What this task involves ▸
Can you reproduce word for word the passage of the article on the Port Washington cyclist from "Nick Grosenick is preparing" to "make it happen."?

Cyclist of the century


Nick Grosenick is preparing for a 115-mile bike ride by taking spinning classes and training at Zuzu Pedals in downtown Port Washington and taking his bike out for lengthy spins on the road. To motivate him, Grosenick is working to raise awareness of the need for automatic external defibrillators for the Port Fire Department. Photo by Sam Arendt
By 
KRISTYN HALBIG ZIEHM
Ozaukee Press staff

Nick Grosenick is a hard-core bicyclist who races mountain bikes. Now the 40-year-old Port Washington man is training to tackle the challenge of a bike ride of more than 100 miles with  virtually non-stop peddling.            Grosenick said he knew it was going to take more than just desire to make it happen.

“It’s a big milestone on a road bike,” Grosenick said. “I needed to motivate myself to do it.”

That motivation came courtesy of the Port Washington Fire Department. Grosenick is undertaking his 115-mile ride to raise awareness of the need for automatic external defibrillators for the department’s vehicles.

Grosenick is a member of Be3, a Port Washington fitness organization with a philanthropic bent, and he asked for ideas on a cause to devote his ride to. One of the members, a friend of firefighter Mike Didier, suggested the defibrillators.

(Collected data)
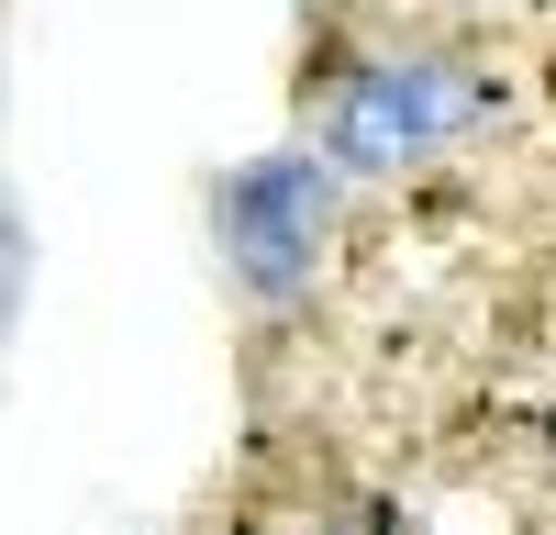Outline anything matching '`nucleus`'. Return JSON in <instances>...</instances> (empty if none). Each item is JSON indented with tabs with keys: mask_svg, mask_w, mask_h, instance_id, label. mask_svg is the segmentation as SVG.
Listing matches in <instances>:
<instances>
[{
	"mask_svg": "<svg viewBox=\"0 0 556 535\" xmlns=\"http://www.w3.org/2000/svg\"><path fill=\"white\" fill-rule=\"evenodd\" d=\"M323 212H334V178H323L312 157H267L245 167L235 190H223V246H235L245 290L290 301L312 279V246H323Z\"/></svg>",
	"mask_w": 556,
	"mask_h": 535,
	"instance_id": "1",
	"label": "nucleus"
},
{
	"mask_svg": "<svg viewBox=\"0 0 556 535\" xmlns=\"http://www.w3.org/2000/svg\"><path fill=\"white\" fill-rule=\"evenodd\" d=\"M468 112H479V89H456L445 67H367L334 101V157L345 167H401V157L445 146Z\"/></svg>",
	"mask_w": 556,
	"mask_h": 535,
	"instance_id": "2",
	"label": "nucleus"
}]
</instances>
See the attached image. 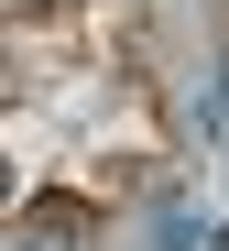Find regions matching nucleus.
<instances>
[{
	"label": "nucleus",
	"mask_w": 229,
	"mask_h": 251,
	"mask_svg": "<svg viewBox=\"0 0 229 251\" xmlns=\"http://www.w3.org/2000/svg\"><path fill=\"white\" fill-rule=\"evenodd\" d=\"M207 131H229V55H218V88H207Z\"/></svg>",
	"instance_id": "f257e3e1"
}]
</instances>
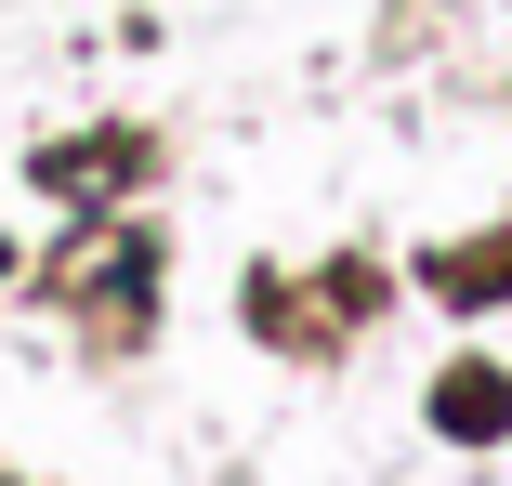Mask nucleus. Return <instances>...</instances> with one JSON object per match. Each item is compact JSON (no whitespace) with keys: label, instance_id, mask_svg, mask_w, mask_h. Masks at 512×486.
I'll list each match as a JSON object with an SVG mask.
<instances>
[{"label":"nucleus","instance_id":"1","mask_svg":"<svg viewBox=\"0 0 512 486\" xmlns=\"http://www.w3.org/2000/svg\"><path fill=\"white\" fill-rule=\"evenodd\" d=\"M499 421H512V381H499V368H486V381L460 368V381H447V434H499Z\"/></svg>","mask_w":512,"mask_h":486}]
</instances>
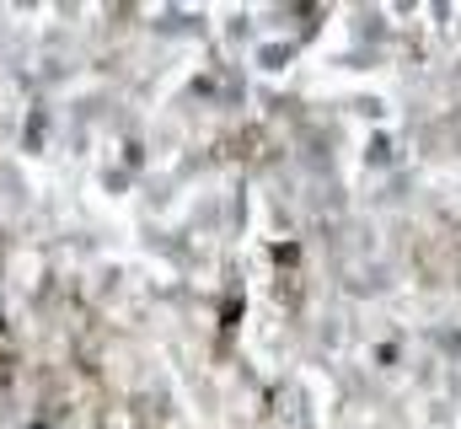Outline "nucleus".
Returning a JSON list of instances; mask_svg holds the SVG:
<instances>
[]
</instances>
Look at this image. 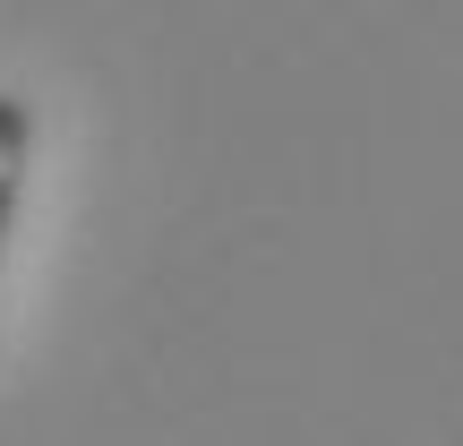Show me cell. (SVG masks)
Instances as JSON below:
<instances>
[{"mask_svg": "<svg viewBox=\"0 0 463 446\" xmlns=\"http://www.w3.org/2000/svg\"><path fill=\"white\" fill-rule=\"evenodd\" d=\"M26 147H34V112H26V95H0V258H9L17 189H26Z\"/></svg>", "mask_w": 463, "mask_h": 446, "instance_id": "6da1fadb", "label": "cell"}]
</instances>
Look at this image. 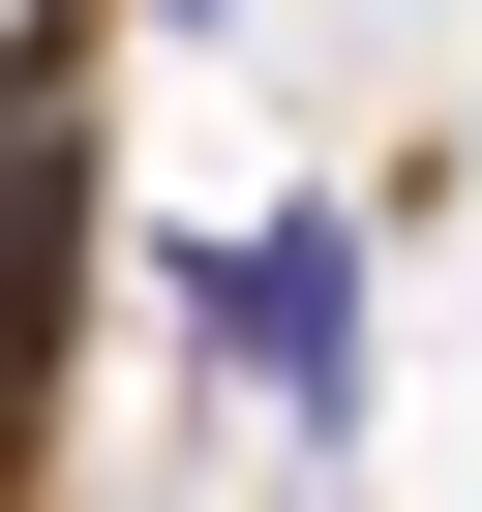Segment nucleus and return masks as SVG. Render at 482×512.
<instances>
[{"instance_id": "1", "label": "nucleus", "mask_w": 482, "mask_h": 512, "mask_svg": "<svg viewBox=\"0 0 482 512\" xmlns=\"http://www.w3.org/2000/svg\"><path fill=\"white\" fill-rule=\"evenodd\" d=\"M181 332H211V392L241 422H272L302 482L362 452V392H392V211H181Z\"/></svg>"}, {"instance_id": "2", "label": "nucleus", "mask_w": 482, "mask_h": 512, "mask_svg": "<svg viewBox=\"0 0 482 512\" xmlns=\"http://www.w3.org/2000/svg\"><path fill=\"white\" fill-rule=\"evenodd\" d=\"M151 31H241V0H151Z\"/></svg>"}]
</instances>
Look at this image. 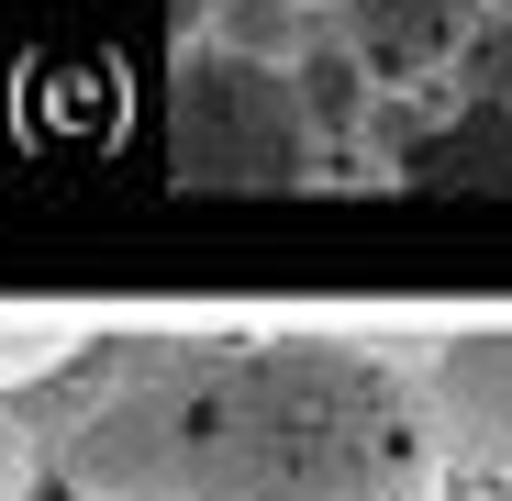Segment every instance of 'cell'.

Problem solution ▸
Nick Grosenick is preparing for a 115-mile bike ride by taking spinning classes and training at Zuzu Pedals in downtown Port Washington and taking his bike out for lengthy spins on the road. To motivate him, Grosenick is working to raise awareness of the need for automatic external defibrillators for the Port Fire Department. Photo by Sam Arendt
By 
KRISTYN HALBIG ZIEHM
Ozaukee Press staff

Nick Grosenick is a hard-core bicyclist who races mountain bikes. Now the 40-year-old Port Washington man is training to tackle the challenge of a bike ride of more than 100 miles with  virtually non-stop peddling.            Grosenick said he knew it was going to take more than just desire to make it happen.